» DIRECTIVE
Return every line of the material below verbatim, leaving out the pictures.

» Image and question records
## begin

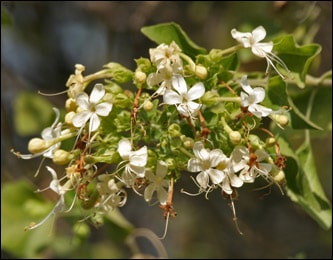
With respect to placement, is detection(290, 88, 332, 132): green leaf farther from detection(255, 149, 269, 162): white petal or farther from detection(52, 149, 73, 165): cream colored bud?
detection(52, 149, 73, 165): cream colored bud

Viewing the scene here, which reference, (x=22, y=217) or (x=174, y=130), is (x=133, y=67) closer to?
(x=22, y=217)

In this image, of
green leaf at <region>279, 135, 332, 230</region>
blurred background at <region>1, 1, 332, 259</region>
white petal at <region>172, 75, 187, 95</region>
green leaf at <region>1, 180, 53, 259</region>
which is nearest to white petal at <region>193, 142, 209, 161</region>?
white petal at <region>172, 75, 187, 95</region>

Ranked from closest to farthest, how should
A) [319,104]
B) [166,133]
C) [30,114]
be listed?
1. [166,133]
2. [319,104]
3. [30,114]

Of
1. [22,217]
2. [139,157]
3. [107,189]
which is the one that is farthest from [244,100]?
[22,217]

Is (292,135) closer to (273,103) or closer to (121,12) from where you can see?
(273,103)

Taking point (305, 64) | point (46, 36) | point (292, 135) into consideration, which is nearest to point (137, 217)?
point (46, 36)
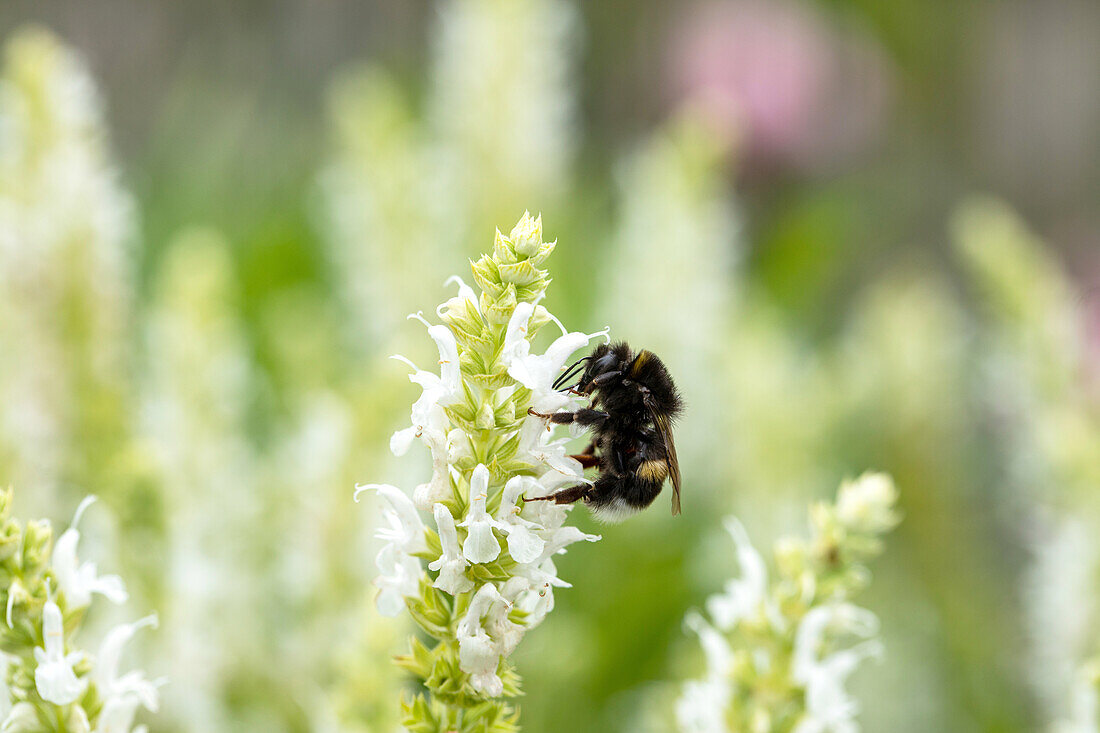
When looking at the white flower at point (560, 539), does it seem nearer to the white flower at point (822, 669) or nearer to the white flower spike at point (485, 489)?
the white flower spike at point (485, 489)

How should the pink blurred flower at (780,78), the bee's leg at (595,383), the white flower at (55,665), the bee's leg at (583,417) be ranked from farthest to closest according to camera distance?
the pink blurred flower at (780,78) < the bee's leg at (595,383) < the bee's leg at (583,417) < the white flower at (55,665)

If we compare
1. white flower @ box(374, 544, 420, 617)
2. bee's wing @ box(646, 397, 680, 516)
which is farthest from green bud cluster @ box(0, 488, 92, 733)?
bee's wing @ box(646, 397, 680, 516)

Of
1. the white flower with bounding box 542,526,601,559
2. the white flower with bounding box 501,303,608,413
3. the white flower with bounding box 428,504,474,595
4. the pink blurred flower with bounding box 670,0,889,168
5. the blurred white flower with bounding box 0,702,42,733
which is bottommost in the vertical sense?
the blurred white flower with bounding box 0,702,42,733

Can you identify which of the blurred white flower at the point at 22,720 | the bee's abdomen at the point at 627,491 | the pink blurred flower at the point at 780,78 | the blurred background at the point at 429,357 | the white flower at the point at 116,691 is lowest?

## end

» RESULT FOR THIS TASK
With respect to placement, is detection(290, 88, 332, 132): green leaf farther from detection(255, 149, 269, 162): white petal or farther from detection(52, 149, 73, 165): cream colored bud?
detection(52, 149, 73, 165): cream colored bud

Viewing the scene here, which reference, (x=22, y=217) or (x=174, y=130), is (x=133, y=67) closer to?
(x=22, y=217)

In this image, of
green leaf at <region>279, 135, 332, 230</region>
blurred background at <region>1, 1, 332, 259</region>
white petal at <region>172, 75, 187, 95</region>
green leaf at <region>1, 180, 53, 259</region>
which is nearest to white petal at <region>193, 142, 209, 161</region>?
white petal at <region>172, 75, 187, 95</region>

Ranked from closest to farthest, how should
A) [319,104]
B) [166,133]
C) [30,114]
be listed?
1. [166,133]
2. [319,104]
3. [30,114]

Of
1. [22,217]
2. [139,157]
3. [107,189]
which is the one that is farthest from [244,100]?
[22,217]

Is (292,135) closer to (273,103) or closer to (121,12) from where you can see?
(273,103)

Taking point (305, 64) | point (46, 36) | point (292, 135) into consideration, which is nearest to point (137, 217)?
point (46, 36)
When looking at the white flower at point (560, 539), does it seem nearer to the white flower at point (822, 669) or nearer to the white flower spike at point (485, 489)?
the white flower spike at point (485, 489)

How should the pink blurred flower at (780,78), the bee's leg at (595,383), the white flower at (55,665), the bee's leg at (583,417) be ranked from farthest to closest according to camera distance?
the pink blurred flower at (780,78) < the bee's leg at (595,383) < the bee's leg at (583,417) < the white flower at (55,665)

If we compare
1. white flower @ box(374, 544, 420, 617)
2. bee's wing @ box(646, 397, 680, 516)
which is farthest from green bud cluster @ box(0, 488, 92, 733)?
bee's wing @ box(646, 397, 680, 516)

Of
1. the white flower with bounding box 542,526,601,559
2. the white flower with bounding box 501,303,608,413
3. the white flower with bounding box 428,504,474,595
4. the pink blurred flower with bounding box 670,0,889,168
5. the blurred white flower with bounding box 0,702,42,733
which is bottommost in the vertical sense?
the blurred white flower with bounding box 0,702,42,733

Can you identify which of the blurred white flower at the point at 22,720 | the bee's abdomen at the point at 627,491 | the pink blurred flower at the point at 780,78 | the blurred background at the point at 429,357 | the white flower at the point at 116,691 is lowest?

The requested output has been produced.